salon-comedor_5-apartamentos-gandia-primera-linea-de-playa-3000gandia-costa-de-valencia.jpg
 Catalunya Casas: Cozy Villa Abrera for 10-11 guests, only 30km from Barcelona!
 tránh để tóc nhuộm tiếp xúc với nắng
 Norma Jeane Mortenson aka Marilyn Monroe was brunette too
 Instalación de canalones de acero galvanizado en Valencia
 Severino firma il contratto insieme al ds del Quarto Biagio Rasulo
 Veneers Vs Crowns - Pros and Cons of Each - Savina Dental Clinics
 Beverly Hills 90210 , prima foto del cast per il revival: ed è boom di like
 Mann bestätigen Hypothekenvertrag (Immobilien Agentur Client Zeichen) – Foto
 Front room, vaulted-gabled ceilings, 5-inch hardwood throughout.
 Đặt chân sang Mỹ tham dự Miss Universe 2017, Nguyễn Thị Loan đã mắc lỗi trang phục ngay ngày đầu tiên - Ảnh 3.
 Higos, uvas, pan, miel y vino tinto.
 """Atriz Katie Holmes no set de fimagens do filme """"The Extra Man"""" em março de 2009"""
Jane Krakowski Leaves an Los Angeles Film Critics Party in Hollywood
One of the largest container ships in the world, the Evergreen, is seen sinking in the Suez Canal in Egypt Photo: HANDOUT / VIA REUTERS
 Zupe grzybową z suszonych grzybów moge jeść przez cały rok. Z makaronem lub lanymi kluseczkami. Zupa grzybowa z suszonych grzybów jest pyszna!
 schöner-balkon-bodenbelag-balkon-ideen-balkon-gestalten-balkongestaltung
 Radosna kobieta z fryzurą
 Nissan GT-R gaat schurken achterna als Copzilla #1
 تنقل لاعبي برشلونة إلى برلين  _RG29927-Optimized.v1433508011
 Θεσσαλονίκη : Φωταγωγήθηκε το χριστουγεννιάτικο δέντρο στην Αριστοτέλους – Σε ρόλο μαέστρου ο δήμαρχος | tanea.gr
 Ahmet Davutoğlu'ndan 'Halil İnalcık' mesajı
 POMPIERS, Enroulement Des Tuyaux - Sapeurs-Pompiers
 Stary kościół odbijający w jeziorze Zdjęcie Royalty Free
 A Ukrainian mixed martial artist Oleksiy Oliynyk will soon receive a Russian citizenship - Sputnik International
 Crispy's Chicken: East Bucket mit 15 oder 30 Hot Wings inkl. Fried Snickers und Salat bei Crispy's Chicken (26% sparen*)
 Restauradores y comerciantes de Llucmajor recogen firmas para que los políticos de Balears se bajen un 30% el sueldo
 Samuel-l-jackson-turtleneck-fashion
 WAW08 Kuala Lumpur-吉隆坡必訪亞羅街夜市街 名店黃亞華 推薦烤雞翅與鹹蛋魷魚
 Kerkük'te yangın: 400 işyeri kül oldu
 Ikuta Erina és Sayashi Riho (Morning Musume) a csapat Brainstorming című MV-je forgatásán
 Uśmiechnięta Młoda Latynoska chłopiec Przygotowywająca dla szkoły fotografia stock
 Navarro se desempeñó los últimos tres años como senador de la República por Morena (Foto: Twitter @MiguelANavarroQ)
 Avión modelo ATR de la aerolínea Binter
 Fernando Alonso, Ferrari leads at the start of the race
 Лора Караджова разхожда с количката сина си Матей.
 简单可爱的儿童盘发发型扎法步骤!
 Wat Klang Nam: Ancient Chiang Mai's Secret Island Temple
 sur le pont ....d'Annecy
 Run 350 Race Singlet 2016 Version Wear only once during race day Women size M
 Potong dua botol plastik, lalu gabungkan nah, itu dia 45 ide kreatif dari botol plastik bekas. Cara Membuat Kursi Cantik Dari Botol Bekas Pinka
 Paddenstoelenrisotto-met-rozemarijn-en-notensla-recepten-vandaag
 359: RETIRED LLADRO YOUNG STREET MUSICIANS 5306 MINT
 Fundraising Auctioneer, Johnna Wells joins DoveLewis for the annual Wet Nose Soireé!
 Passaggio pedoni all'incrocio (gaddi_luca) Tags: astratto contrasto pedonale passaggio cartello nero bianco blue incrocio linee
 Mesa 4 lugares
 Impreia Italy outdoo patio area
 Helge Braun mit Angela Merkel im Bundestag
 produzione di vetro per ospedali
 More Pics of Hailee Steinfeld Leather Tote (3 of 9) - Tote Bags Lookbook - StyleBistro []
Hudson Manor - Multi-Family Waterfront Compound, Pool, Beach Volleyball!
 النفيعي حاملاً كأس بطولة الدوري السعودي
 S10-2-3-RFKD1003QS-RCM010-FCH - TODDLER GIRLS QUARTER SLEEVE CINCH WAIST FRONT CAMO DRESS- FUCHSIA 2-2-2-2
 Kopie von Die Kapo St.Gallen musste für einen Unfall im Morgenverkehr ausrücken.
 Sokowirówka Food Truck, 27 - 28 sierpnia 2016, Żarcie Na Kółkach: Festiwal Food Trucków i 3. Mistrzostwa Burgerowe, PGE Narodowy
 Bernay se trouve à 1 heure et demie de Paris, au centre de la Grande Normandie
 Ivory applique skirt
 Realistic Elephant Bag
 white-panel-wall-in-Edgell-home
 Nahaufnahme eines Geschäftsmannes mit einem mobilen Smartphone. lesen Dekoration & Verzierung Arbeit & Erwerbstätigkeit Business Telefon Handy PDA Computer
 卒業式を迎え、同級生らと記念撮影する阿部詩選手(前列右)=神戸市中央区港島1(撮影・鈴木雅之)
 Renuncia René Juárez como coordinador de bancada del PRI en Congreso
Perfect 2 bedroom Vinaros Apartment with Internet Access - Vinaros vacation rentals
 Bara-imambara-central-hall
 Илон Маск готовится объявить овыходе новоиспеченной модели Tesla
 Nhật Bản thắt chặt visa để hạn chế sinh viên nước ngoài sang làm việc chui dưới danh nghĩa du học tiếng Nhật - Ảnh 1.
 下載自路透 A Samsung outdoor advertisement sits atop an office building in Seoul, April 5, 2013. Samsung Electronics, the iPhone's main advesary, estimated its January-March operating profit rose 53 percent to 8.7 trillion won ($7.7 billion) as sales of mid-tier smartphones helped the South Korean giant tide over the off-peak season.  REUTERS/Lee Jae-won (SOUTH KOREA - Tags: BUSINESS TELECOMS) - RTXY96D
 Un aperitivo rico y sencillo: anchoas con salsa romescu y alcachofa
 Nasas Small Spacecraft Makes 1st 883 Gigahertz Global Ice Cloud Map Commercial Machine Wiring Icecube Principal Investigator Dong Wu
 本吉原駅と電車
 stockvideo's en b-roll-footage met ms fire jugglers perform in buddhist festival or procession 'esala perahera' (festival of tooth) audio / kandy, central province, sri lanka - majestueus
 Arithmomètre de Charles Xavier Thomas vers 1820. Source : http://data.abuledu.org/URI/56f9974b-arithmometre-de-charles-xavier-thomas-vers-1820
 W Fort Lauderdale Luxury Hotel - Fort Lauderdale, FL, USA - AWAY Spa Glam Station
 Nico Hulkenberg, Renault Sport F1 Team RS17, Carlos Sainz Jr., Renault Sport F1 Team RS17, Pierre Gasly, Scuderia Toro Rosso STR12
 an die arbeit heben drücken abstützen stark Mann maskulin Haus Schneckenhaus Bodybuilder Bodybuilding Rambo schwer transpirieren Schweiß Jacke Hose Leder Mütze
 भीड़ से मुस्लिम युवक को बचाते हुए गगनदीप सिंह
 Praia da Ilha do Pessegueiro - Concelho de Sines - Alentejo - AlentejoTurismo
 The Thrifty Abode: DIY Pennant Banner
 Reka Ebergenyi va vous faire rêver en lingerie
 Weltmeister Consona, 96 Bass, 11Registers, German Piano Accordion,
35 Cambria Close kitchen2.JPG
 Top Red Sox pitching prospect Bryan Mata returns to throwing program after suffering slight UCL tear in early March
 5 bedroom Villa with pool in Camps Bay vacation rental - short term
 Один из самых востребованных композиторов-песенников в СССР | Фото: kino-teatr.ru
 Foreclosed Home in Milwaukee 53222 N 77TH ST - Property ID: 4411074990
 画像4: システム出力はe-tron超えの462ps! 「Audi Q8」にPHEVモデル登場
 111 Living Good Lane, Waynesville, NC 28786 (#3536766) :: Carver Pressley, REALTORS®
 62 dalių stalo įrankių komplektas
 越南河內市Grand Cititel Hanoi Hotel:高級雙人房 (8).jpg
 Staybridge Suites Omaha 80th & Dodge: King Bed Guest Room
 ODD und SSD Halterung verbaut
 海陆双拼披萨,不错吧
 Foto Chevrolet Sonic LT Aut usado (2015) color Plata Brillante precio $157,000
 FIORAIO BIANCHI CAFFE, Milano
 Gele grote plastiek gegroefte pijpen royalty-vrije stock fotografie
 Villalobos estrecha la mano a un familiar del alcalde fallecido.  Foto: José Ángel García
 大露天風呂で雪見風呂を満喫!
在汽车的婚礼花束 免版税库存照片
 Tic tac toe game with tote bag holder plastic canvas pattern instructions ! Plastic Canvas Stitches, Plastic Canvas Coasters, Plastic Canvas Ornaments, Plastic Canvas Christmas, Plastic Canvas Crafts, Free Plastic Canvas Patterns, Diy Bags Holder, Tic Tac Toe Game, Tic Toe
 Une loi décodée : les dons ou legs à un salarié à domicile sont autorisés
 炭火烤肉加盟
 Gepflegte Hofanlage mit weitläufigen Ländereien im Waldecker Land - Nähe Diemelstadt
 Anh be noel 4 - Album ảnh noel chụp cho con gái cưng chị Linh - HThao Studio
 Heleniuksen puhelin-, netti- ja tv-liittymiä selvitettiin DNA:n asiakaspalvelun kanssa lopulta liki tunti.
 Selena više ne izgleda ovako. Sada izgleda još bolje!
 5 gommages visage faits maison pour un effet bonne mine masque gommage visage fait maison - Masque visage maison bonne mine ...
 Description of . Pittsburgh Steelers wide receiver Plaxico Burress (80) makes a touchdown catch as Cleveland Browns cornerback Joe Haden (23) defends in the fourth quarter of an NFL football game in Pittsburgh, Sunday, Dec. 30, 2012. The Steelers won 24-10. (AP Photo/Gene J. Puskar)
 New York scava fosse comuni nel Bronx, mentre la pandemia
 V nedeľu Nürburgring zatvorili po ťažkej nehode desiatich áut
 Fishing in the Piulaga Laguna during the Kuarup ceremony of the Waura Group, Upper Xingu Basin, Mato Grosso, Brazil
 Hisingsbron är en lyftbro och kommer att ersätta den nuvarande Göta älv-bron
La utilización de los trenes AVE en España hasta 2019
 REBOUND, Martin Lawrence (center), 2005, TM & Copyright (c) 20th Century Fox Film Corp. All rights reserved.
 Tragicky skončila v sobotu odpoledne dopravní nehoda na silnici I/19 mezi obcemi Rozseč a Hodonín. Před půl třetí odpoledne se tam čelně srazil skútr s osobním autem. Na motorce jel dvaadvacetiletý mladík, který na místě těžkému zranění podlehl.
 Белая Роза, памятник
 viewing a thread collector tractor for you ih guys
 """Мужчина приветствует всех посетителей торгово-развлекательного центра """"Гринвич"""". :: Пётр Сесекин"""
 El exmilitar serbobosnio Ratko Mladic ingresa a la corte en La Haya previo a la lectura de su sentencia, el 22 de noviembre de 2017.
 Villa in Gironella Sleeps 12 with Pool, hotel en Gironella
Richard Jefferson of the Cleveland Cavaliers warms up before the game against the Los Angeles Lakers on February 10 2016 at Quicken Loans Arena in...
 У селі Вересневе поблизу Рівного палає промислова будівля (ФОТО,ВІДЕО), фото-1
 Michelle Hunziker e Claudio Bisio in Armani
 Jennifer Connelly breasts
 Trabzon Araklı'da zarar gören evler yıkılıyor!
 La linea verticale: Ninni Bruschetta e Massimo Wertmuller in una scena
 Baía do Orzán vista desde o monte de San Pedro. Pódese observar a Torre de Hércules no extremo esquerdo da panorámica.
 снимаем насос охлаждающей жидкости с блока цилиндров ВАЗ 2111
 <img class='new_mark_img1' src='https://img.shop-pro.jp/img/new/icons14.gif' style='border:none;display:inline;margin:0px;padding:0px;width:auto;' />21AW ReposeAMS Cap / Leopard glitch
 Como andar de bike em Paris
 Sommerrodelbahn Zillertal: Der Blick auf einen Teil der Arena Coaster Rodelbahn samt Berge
================
▶ _Directions for this task_
The answer should be an exact copy of the lines from the first line of the data through the line with "Mann bestätigen Hypothekenvertrag" and should contain nothing else.

▶ _Response below_
salon-comedor_5-apartamentos-gandia-primera-linea-de-playa-3000gandia-costa-de-valencia.jpg
 Catalunya Casas: Cozy Villa Abrera for 10-11 guests, only 30km from Barcelona!
 tránh để tóc nhuộm tiếp xúc với nắng
 Norma Jeane Mortenson aka Marilyn Monroe was brunette too
 Instalación de canalones de acero galvanizado en Valencia
 Severino firma il contratto insieme al ds del Quarto Biagio Rasulo
 Veneers Vs Crowns - Pros and Cons of Each - Savina Dental Clinics
 Beverly Hills 90210 , prima foto del cast per il revival: ed è boom di like
 Mann bestätigen Hypothekenvertrag (Immobilien Agentur Client Zeichen) – Foto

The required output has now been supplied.